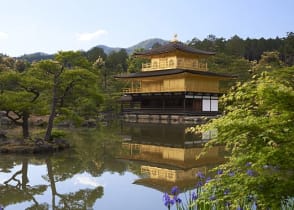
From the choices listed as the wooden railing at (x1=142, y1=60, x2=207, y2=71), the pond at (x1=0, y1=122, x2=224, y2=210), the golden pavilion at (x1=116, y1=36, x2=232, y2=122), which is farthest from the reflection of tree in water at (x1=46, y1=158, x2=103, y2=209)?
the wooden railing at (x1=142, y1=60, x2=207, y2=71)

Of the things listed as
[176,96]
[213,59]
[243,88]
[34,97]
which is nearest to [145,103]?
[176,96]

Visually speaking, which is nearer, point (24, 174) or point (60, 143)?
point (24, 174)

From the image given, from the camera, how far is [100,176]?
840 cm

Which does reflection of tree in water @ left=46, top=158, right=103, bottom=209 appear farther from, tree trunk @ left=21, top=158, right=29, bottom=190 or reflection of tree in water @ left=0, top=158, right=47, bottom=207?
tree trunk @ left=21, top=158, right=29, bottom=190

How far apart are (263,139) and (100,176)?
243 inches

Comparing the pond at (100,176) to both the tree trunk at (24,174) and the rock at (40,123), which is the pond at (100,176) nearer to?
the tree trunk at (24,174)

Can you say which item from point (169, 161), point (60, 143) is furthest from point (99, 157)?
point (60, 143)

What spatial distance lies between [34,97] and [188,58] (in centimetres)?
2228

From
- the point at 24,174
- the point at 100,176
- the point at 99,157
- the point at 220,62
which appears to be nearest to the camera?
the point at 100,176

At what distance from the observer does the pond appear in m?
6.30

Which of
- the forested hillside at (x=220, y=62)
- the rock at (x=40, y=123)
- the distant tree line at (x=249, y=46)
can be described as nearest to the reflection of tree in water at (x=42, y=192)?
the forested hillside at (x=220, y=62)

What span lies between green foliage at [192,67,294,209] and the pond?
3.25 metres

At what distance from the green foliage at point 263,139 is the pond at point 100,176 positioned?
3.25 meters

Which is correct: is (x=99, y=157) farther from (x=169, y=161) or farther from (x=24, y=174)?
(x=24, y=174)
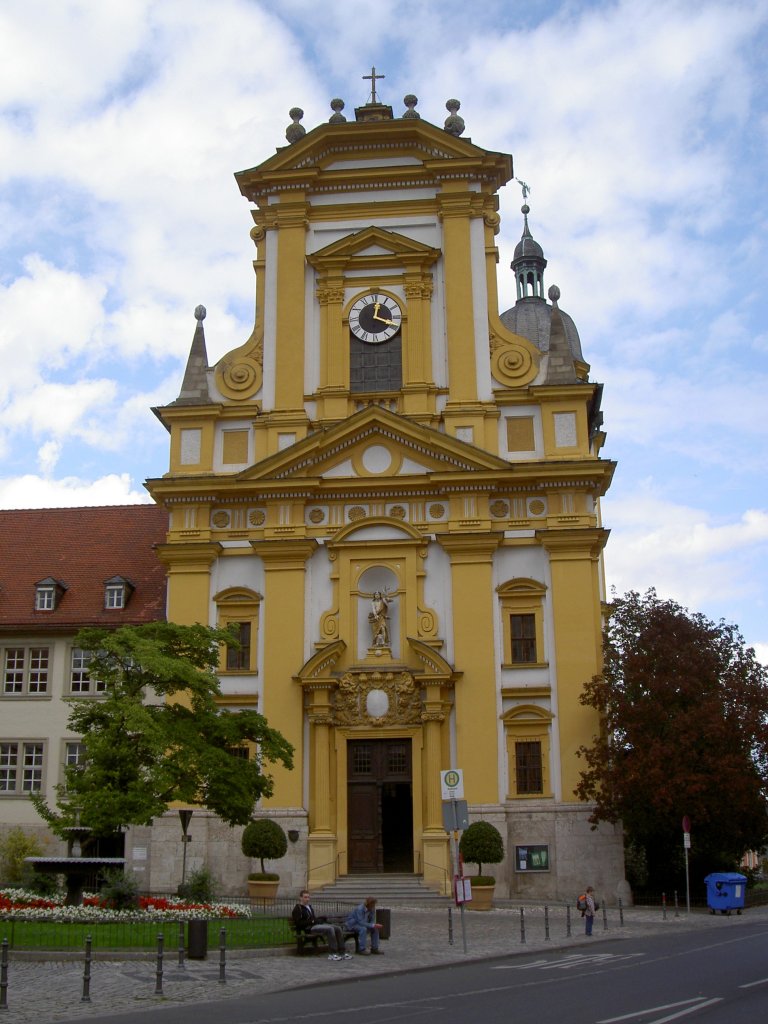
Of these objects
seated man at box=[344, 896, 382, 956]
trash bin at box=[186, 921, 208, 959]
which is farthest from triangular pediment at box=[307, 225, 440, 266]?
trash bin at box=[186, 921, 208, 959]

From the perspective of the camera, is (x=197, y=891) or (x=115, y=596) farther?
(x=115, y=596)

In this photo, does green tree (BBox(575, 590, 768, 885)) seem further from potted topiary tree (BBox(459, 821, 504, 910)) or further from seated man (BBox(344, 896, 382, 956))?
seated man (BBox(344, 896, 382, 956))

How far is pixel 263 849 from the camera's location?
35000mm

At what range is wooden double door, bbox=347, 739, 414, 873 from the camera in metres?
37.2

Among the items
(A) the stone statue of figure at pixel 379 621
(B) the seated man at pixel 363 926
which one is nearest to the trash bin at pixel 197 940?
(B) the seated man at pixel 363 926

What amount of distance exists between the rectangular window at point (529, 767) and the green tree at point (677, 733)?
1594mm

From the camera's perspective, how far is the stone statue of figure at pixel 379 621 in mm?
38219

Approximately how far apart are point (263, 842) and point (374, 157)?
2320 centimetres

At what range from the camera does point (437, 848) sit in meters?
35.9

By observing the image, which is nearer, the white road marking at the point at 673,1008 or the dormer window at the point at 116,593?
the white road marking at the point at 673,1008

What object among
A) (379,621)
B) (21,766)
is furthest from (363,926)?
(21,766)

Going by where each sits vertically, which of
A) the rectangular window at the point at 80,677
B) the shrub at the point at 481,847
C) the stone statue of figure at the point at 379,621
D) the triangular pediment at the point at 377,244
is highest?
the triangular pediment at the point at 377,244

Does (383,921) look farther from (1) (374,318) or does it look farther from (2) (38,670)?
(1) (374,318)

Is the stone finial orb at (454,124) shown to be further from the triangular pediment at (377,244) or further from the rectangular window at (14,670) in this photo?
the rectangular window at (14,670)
========================================================================
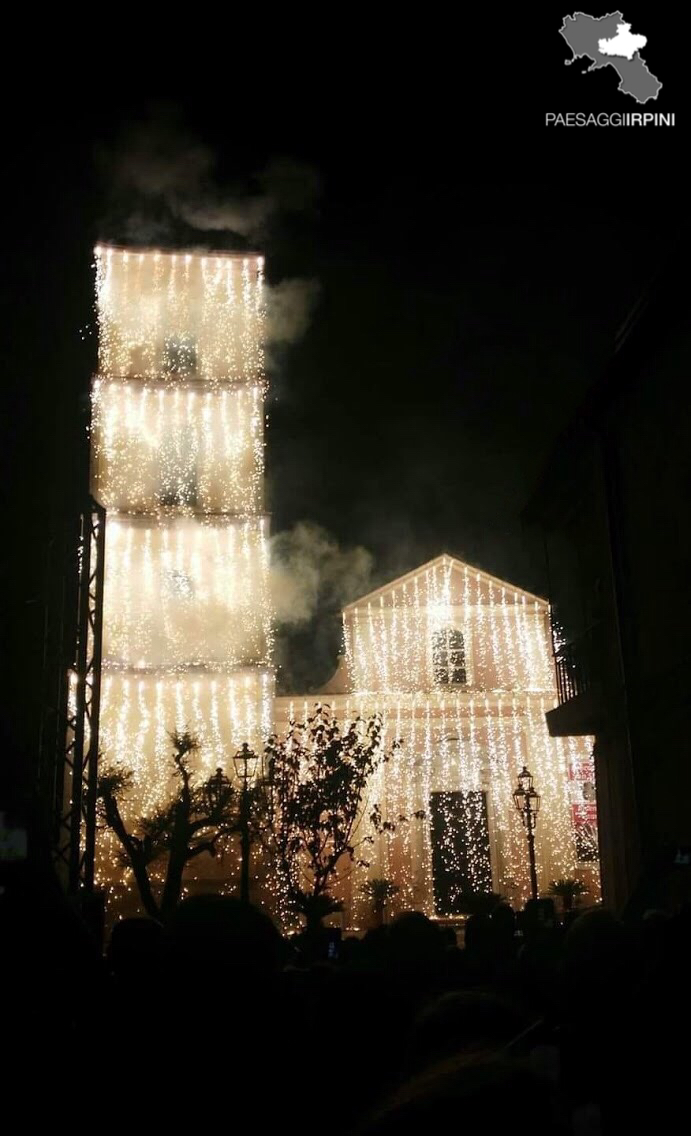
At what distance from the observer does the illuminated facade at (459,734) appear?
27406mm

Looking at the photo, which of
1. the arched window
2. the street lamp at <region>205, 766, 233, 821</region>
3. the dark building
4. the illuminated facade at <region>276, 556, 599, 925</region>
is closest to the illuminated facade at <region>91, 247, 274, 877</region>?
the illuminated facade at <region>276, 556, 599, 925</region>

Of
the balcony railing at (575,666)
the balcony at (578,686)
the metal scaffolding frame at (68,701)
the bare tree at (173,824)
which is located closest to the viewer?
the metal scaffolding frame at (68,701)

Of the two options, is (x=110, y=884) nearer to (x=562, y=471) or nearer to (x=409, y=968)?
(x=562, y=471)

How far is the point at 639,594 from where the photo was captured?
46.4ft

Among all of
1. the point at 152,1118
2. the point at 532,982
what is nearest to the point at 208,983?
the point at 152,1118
========================================================================
Copy the listing from the line with "What span lies" up to and including the line with "3.25 meters", keeping every line, and shift each distance given as an answer by -56.

What span lies between green foliage at [192,67,294,209] and the pond?
-52.75 metres

At what distance from the green foliage at point 263,139 is the pond at point 100,176 positioned?
-52.75 meters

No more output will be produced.